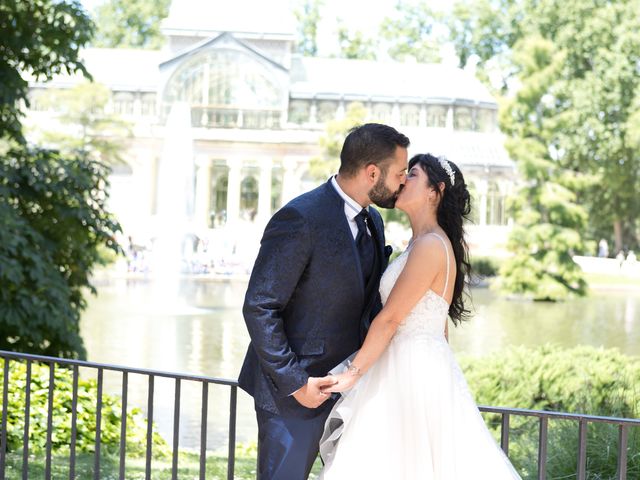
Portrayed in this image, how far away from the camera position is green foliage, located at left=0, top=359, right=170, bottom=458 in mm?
7152

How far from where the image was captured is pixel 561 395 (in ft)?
28.0

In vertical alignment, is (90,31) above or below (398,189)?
above

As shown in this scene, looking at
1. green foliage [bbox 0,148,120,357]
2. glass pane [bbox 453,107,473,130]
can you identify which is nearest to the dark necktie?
green foliage [bbox 0,148,120,357]

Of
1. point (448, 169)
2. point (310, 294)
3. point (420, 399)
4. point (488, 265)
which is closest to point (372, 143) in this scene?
point (448, 169)

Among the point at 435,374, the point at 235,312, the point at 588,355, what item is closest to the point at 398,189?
the point at 435,374

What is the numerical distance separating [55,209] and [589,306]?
2535 centimetres

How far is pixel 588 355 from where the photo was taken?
- - -
■ EXERCISE DESCRIPTION: Lay out the lines above as a JSON list of strings, one string for each line, with blank lines left out. Leave the picture out of your answer.

■ FINISHED ANSWER:
[
  "Portrayed in this image, how far away from the camera position is green foliage, located at left=0, top=359, right=170, bottom=458 in mm?",
  "7152",
  "How far from where the image was captured is pixel 561 395 (in ft)?",
  "28.0",
  "In vertical alignment, is (90,31) above or below (398,189)?",
  "above",
  "As shown in this scene, looking at",
  "1. green foliage [bbox 0,148,120,357]",
  "2. glass pane [bbox 453,107,473,130]",
  "can you identify which is nearest to the dark necktie?",
  "green foliage [bbox 0,148,120,357]",
  "Of",
  "1. point (448, 169)",
  "2. point (310, 294)",
  "3. point (420, 399)",
  "4. point (488, 265)",
  "which is closest to point (372, 143) in this scene?",
  "point (448, 169)",
  "Among the point at 435,374, the point at 235,312, the point at 588,355, what item is closest to the point at 398,189?",
  "the point at 435,374",
  "What is the numerical distance separating [55,209] and [589,306]?",
  "2535 centimetres",
  "How far is pixel 588 355 from where the photo was taken?"
]